Now, there is some background information here that we need to know. In Jewish culture at that time, a man and a woman would be engaged to one another, and this would be considered to be a binding engagement. They would be referred to as husband and wife, even though they weren’t technically married yet, and even though it would have been considered immoral for them to have sexual relations.

If a woman like Mary was discovered to have had sexual relations during this time of engagement, it would have been considered adultery, and under the Law of Moses, she could have been stoned to death.

That’s the gravity of the situation that Mary would have been in when she was “found to be with child.” And just stop for a moment and imagine the conversation that must have happened between Joseph and Mary when he found out. Remember, these were real people, in many ways not so very different from you and me. They were likely both fairly young (some estimate that Mary would have been between 14-16):

Joseph…I’m pregnant.

What?!? Mary, I can’t believe this! How could you? Who, who is the father?

Well, the Holy Spirit. I’m still a virgin, Joseph! I haven’t been unfaithful to you!

(And I can just picture the look on Joseph’s face)

The Holy Spirit?! Yeah, right.

And then, we get to see the character of Joseph. You know, I think God chose the earthly parents of Jesus carefully. He didn’t pick rich parents or powerful parents, or members of the social elite, but he chose carefully. He selected quality people to raise His Son. Joseph, despite all the disappointment and heartbreak he must have been feeling, decides to show Mary compassion and divorce her quietly so she won’t be put to shame and face the punishment for adultery.

And then an angel appears to him in a dream and says, “No really, this is a special birth, a special child who has been conceived by the Holy Spirit.” And from that point on, Joseph’s on board.

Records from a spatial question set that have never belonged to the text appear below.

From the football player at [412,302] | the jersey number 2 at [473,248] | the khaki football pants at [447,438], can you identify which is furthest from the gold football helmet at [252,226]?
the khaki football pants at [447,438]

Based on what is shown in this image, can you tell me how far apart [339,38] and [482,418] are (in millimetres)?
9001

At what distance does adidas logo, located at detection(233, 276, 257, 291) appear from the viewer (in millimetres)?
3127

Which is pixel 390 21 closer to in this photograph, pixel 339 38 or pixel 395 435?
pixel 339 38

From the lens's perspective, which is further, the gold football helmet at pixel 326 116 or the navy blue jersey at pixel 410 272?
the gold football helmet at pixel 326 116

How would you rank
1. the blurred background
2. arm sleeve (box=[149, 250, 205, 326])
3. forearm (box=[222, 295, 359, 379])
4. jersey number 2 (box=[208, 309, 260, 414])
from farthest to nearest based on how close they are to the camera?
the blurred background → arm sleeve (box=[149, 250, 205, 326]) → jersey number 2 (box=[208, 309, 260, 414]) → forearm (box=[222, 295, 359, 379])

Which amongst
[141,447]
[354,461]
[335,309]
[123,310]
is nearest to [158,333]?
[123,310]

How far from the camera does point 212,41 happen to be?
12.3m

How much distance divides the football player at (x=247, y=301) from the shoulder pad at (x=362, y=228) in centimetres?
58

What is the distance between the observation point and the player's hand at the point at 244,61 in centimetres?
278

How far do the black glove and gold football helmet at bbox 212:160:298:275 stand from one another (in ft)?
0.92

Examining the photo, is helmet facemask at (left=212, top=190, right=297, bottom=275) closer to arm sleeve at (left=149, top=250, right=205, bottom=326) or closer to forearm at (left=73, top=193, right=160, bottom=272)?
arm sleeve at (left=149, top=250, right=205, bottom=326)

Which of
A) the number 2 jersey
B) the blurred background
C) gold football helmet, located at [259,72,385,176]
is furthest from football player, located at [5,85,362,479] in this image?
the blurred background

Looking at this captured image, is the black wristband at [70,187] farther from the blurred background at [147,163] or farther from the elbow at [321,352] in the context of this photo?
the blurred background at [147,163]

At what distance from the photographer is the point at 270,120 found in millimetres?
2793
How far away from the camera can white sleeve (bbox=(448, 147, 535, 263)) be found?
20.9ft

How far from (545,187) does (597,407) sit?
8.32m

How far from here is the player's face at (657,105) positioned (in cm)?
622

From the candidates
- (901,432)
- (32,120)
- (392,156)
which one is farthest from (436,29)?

But even then, in a small town like Nazareth, I’m sure that the gossip and the rumors of scandal would have persisted.

Scandal in our Lives

Well, just like we try to smooth over the scandal in the birth of Jesus, a lot of times we try to do that in our lives as well.

Sometimes we do this by putting on a brave face and trying to pretend like we have it all together, like we don’t have any sin or problems in our lives that we need help with. But really, all of us are a mess. We all have issues and problems in our lives. The key to dealing with the scandal, with the mess in our lives, is not to smooth it over and pretend it’s not there, but rather to address it, repent of it, and leave it behind.

But sometimes we also try to remove scandal from our lives by having nothing to do with people we consider to be sinful or scandalous. And let’s be clear, it’s true that bad company corrupts good moral and that we shouldn’t tolerate sin in the church, but Paul is clear in 1 Corinthians 5.9-10 that in order to be out in the world and point people to Christ, we’re going to come in contact with some scandalous things (because that’s how the world is).

Don’t misunderstand me—none of what I am saying here is meant to downplay the importance of holiness in our lives, or to downplay the seriousness of sin. But our world is a sin-ridden, scandalous place, and sometimes that sin and scandal can even creep into the church.

And if we’re going to mature as Christians, if we’re going to help our world, if we’re going to save souls, we can’t be afraid of the scandal.